Would you mind reviewing
[https://news.ycombinator.com/newsguidelines.html](https://news.ycombinator.com/newsguidelines.html)
and sticking to the rules when posting here?

It's particularly important not to post like that when (a) there aren't any
comments in a thread yet—threads are sensitive to initial conditions and we if
start with a routine internet putdown, there's a good chance the thread will
never recover; and (b) when the topic is provocative, which Freud is, and
religion also is.

Freud certainly didn't "end up with beliefs no different than anybody else",
as the article makes clear, and if you have some reason to believe that he
ever claimed immunity from defense mechanisms, I'd like to know what that is.
It doesn't sound like Freud to me.

I invited keiferski to repost this article because I had no idea that Freud's
views on religion changed at the end of his life, and the backstory to his
publication of "Moses and Monotheism" is dramatic. There are also plenty of
side-things in this article that are fascinating, such as his "parting gift"
to the Gestapo and his views of America. Even the Nietzsche quote about Jesus
was completely new to me. Basically this is just a surprisingly good and
interesting article, at least if the general topic is of interest to begin
with, and if it isn't, there are plenty of other threads to join.

------
alexashka
We're now down to 'but there is too much enduring value in religion - ever to
think of abandoning it cold.'

Is there too much enduring value in human sacrifice, to ever think of
abandoning it cold? Or maybe slavery? What about cannibalism, can we abandon
cannibalism cold?

It's not even an argument, it's an opinion that's trying to sneak in 'enduring
value' to justify its position. Guess what, I can sneak 'enduring value' into
anything that's been done for long periods of time - there has to be something
other than a historical narrative or personal preference, for us to make
decisions regarding value collectively.

> All three contemporary writers want to get rid of religion immediately and
> with no remainder.

Why is it that I feel safe to bet a billion dollars that Sam Harris is well
aware of the many positive aspects of religion and wouldn't want to get rid of
them with 'no remainder'? Oh, maybe it's because he's said so verbatim, ad
nauseum?

I wish journalists would either do their job and actually contact the people
whose stances they wish to portray to confirm that they're portraying them
accurately, or simply stick to their usual tactics of cherry picking dead
people's writings to prop up their agenda, which is what this author does with
Freud.

\---

The gap of not being _able_ to take religion seriously, and yet _wanting_ to
have a uniting narrative to guide us, is what Nietzshe has pointed out almost
150 years ago (God is dead). It has since been coined 'nihilism'.

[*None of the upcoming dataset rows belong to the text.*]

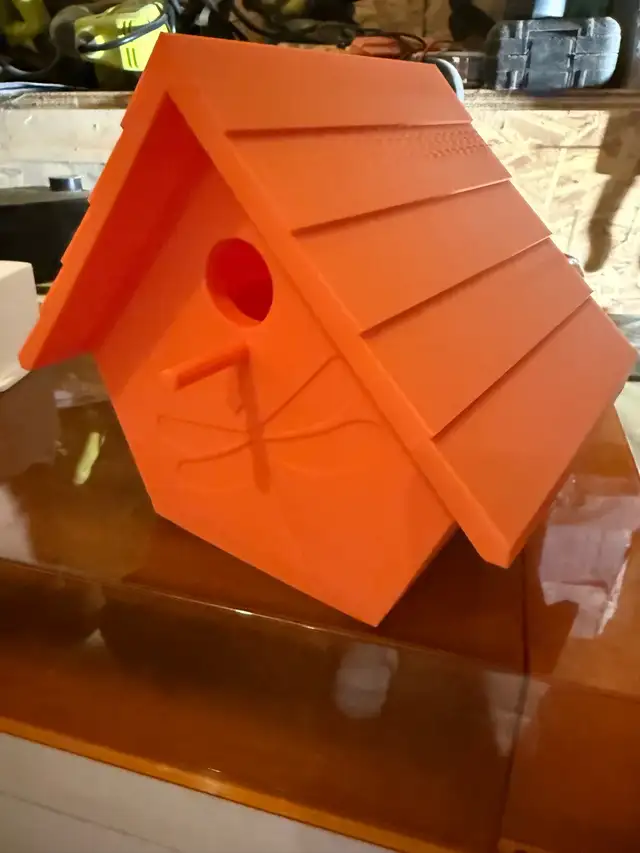 BIRD HOUSES AND BIRD FEEDERS FORSALE,all done in3D Prints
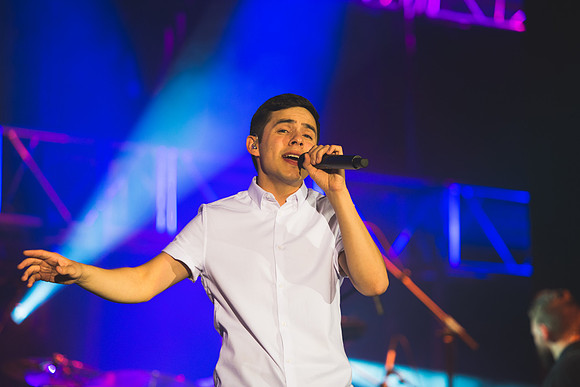 David Archuleta performed two concerts during Spring Semester in the Hart Auditorium.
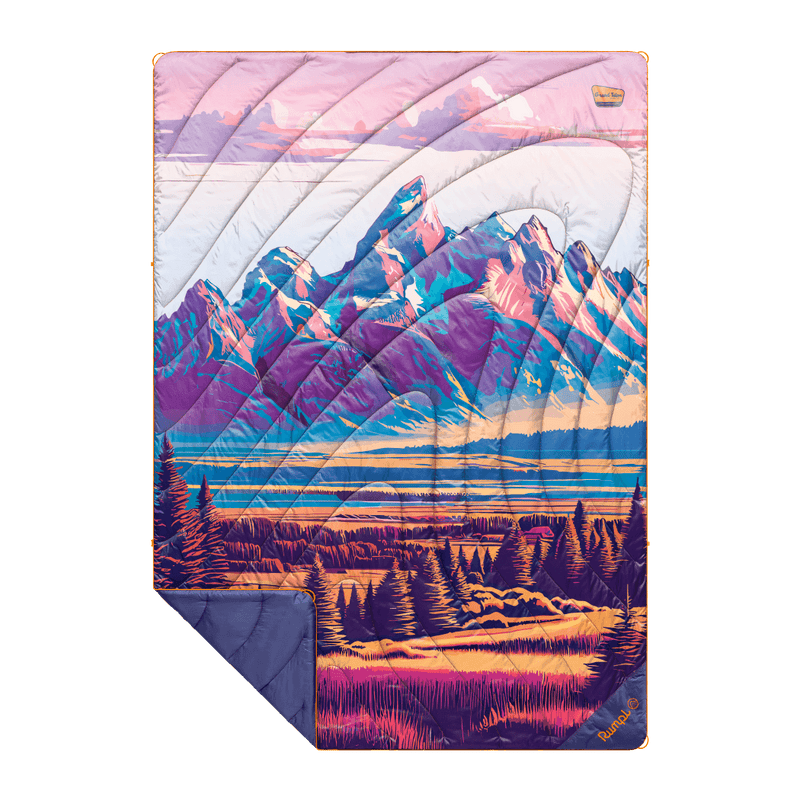 Original Puffy Blanket - Grand Teton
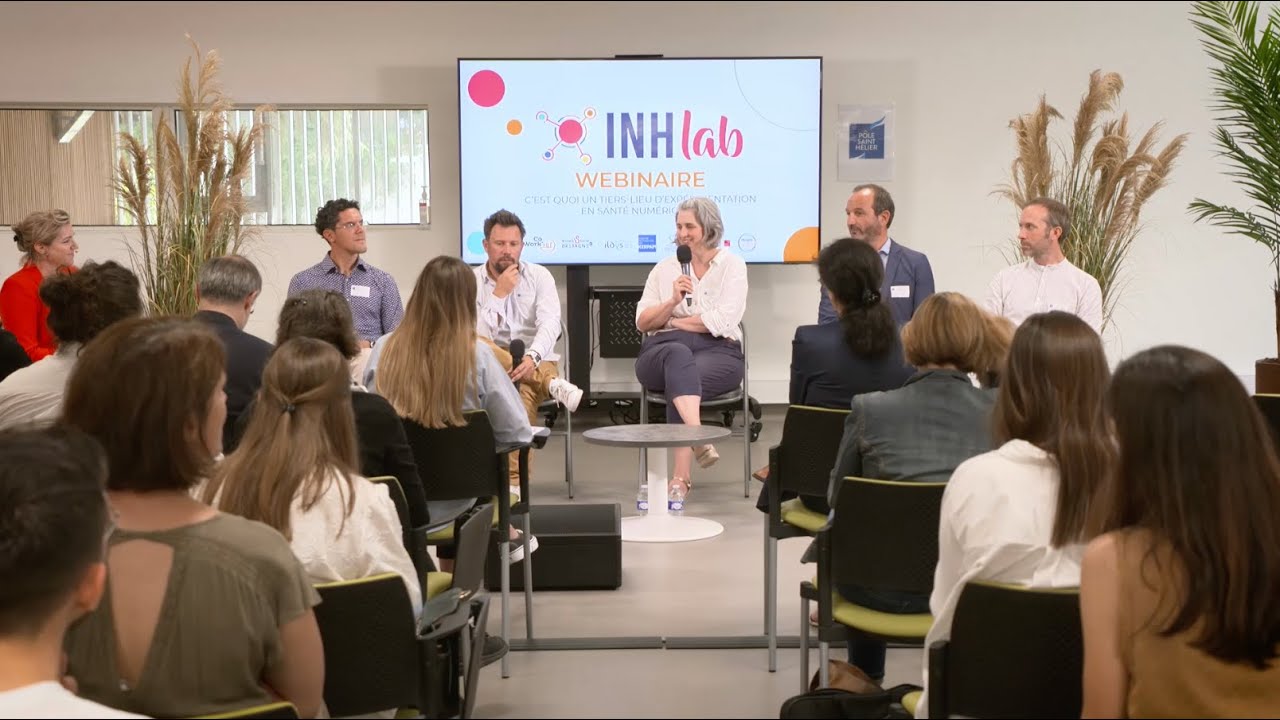 LANCEMENT INH LAB – Pour booster l’innovation au service du handicap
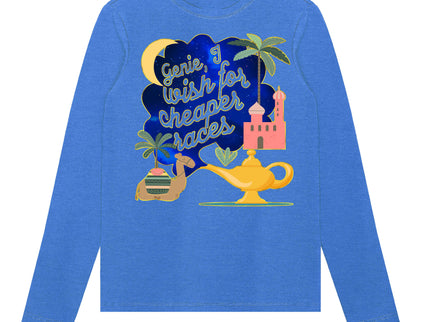 Genie, I wish for cheaper races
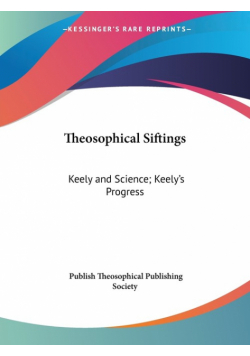 Theosophical Siftings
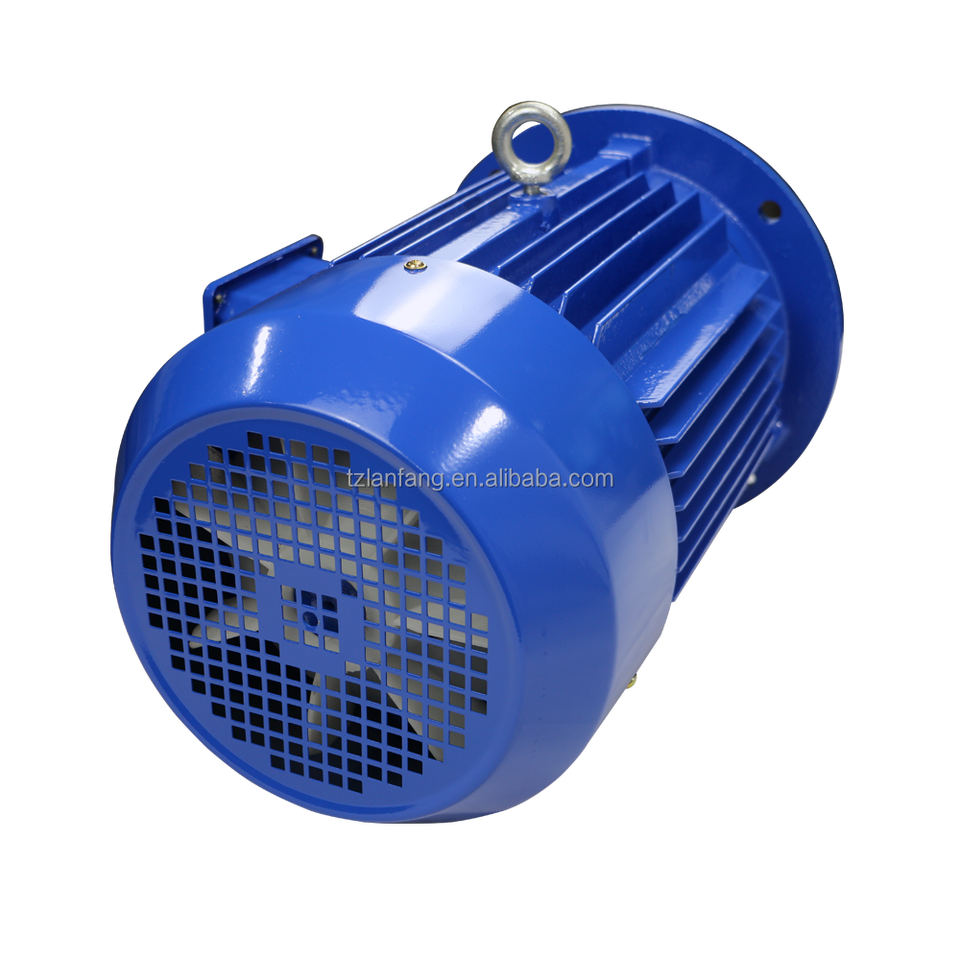 LF Y3-132S-4 5.5kW 50/60Hz Flange Mount Three Phase AC Induction Motor ...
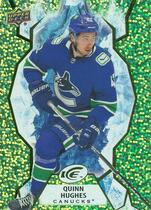 2021 Upper Deck Ice Green #46 Quinn Hughes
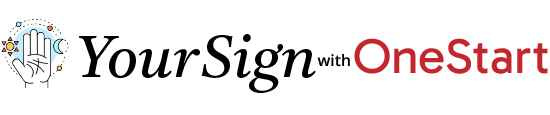 Your Sign with OneStart Logo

It's been almost 150 years and no one has come up and been able to popularize
a post-religion narrative that would appeal across country borders. We've been
stuck with nationalist dogma of Hitler, Lenin, Stalin, Mao and many others.

I don't know if it's because only those seeking political power bother to
articulate powerful narratives, or because we've simply hit upon a limit of
the average human, or what the deal is. Could it be that a narrative of being
respectful towards all races and creeds is only something people can tolerate,
but not ever something they can rally behind and be energized about?

I don't know, and nobody that I'm aware of has touched this subject - it would
have to be somebody who is financially independent, highly intelligent and
compassionate. If there is such a person, I'd like to know who it is because
given that there are billions of us, I figure at least one of us has some
compelling ideas on these topics.